What this task involves
What lines below contain the word "frames"? Please pull each one out.

[[ Recorded information, beginning ]]

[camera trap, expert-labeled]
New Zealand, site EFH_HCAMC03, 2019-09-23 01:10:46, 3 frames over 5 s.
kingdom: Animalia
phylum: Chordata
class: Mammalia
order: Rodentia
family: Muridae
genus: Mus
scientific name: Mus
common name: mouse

[[ Recorded information, end ]]
[[ Recorded information, beginning ]]

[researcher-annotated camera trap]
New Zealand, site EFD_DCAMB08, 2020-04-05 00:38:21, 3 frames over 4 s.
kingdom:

[[ Recorded information, end ]]
[[ Recorded information, beginning ]]

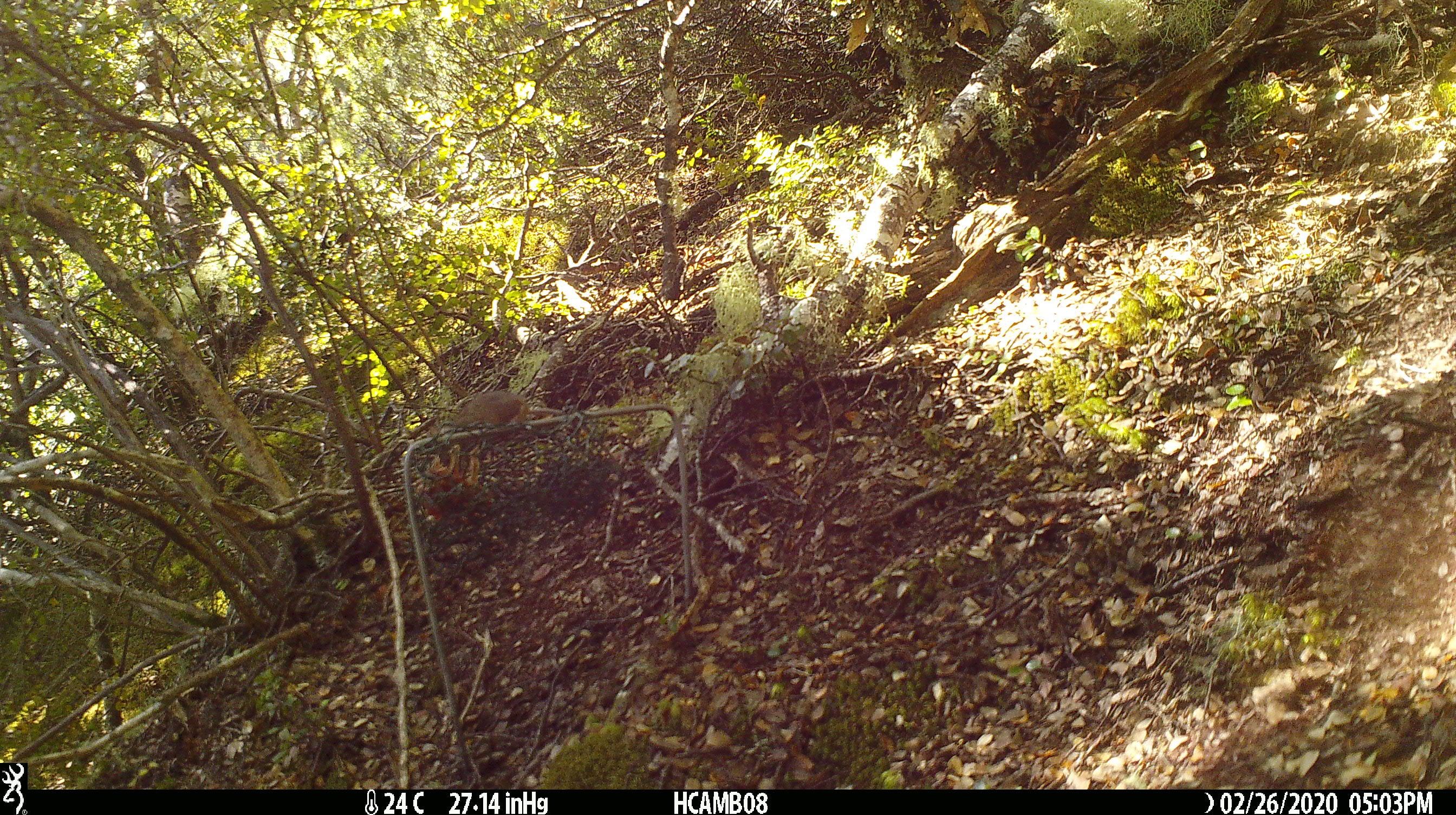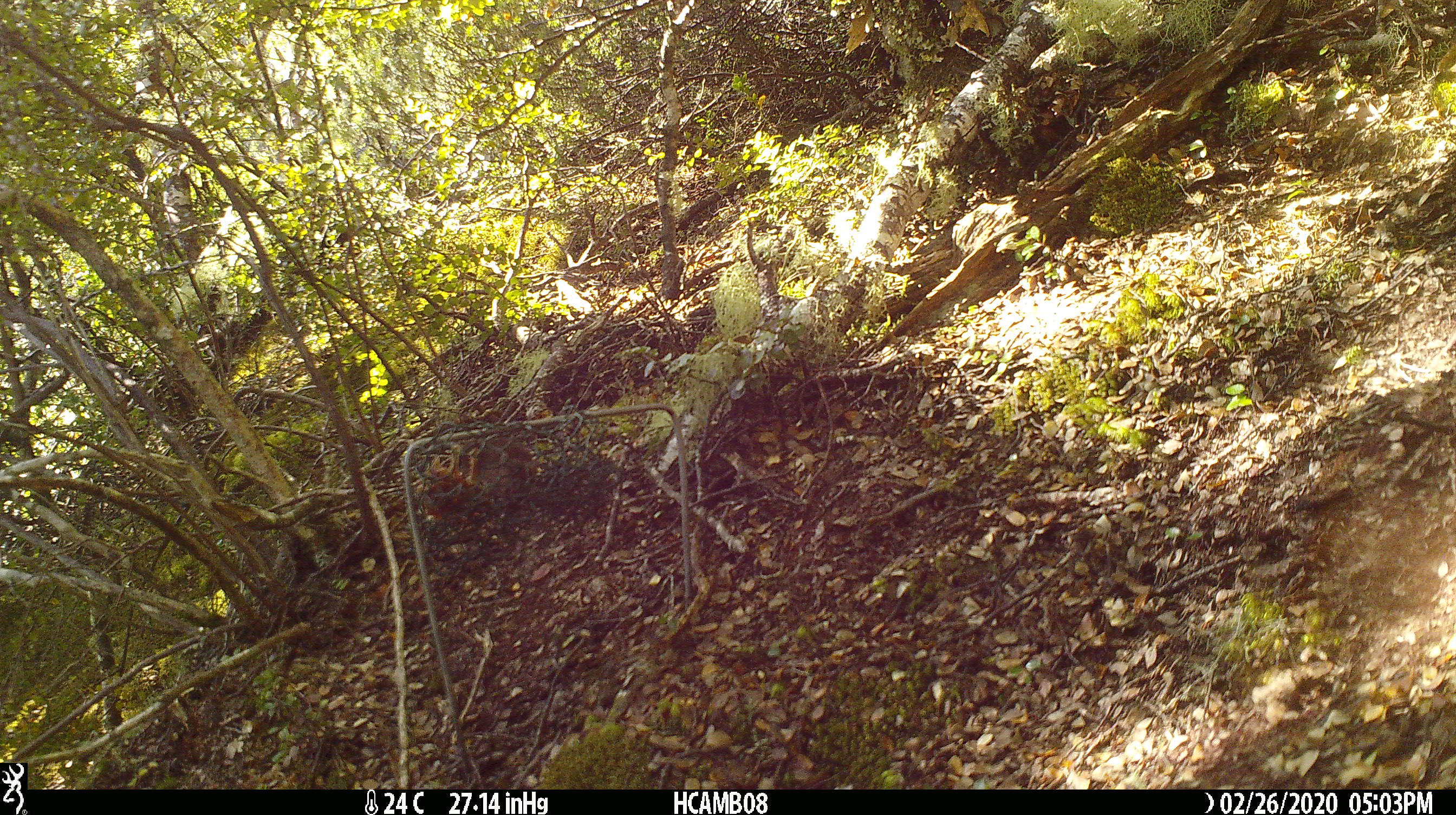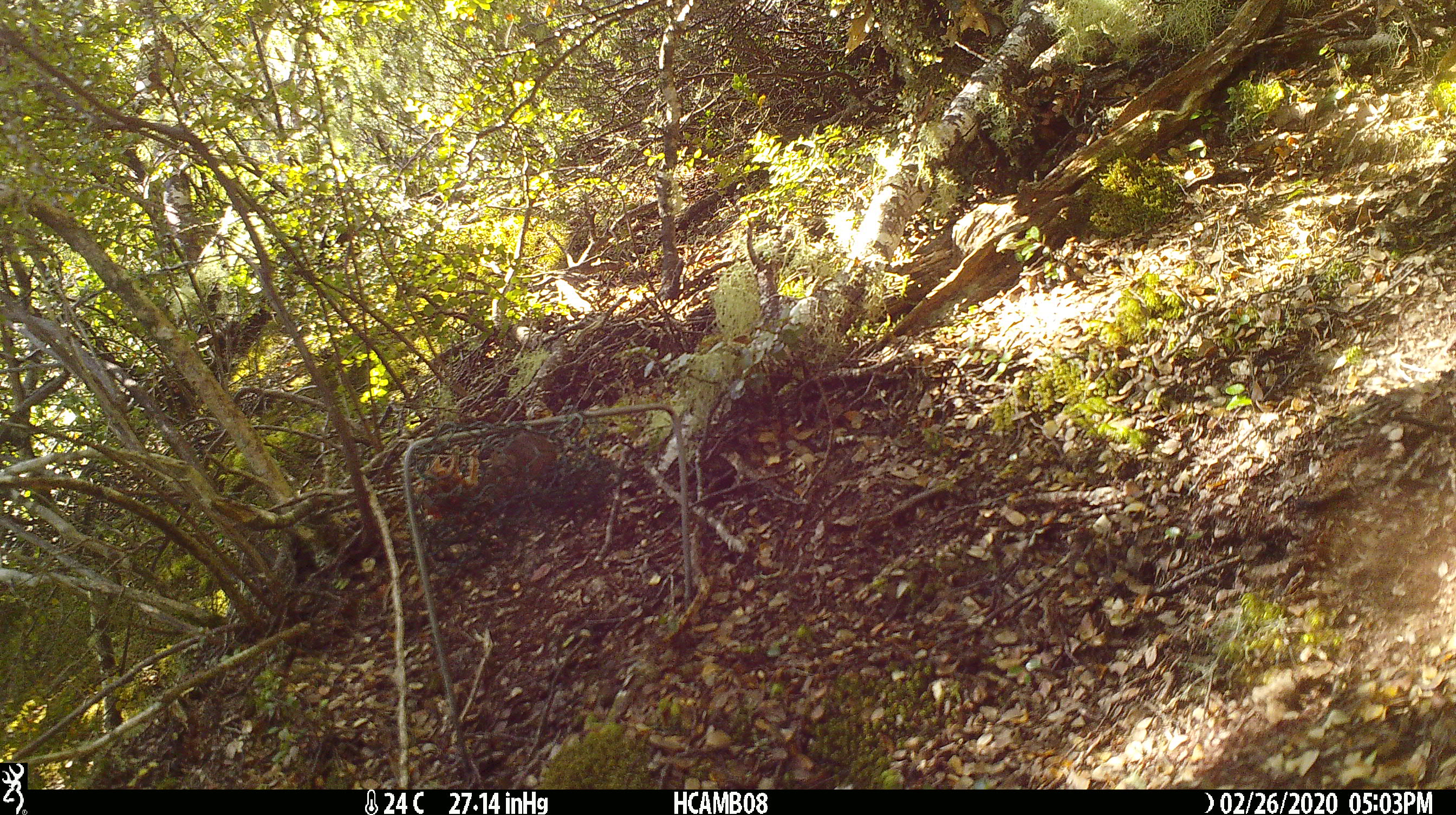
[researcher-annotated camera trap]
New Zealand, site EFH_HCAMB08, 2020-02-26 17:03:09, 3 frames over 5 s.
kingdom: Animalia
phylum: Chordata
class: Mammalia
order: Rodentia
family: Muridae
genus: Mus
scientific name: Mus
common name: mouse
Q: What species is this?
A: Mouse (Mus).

[[ Recorded information, end ]]

Finished exercise
New Zealand, site EFH_HCAMC03, 2019-09-23 01:10:46, 3 frames over 5 s.
New Zealand, site EFD_DCAMB08, 2020-04-05 00:38:21, 3 frames over 4 s.
New Zealand, site EFH_HCAMB08, 2020-02-26 17:03:09, 3 frames over 5 s.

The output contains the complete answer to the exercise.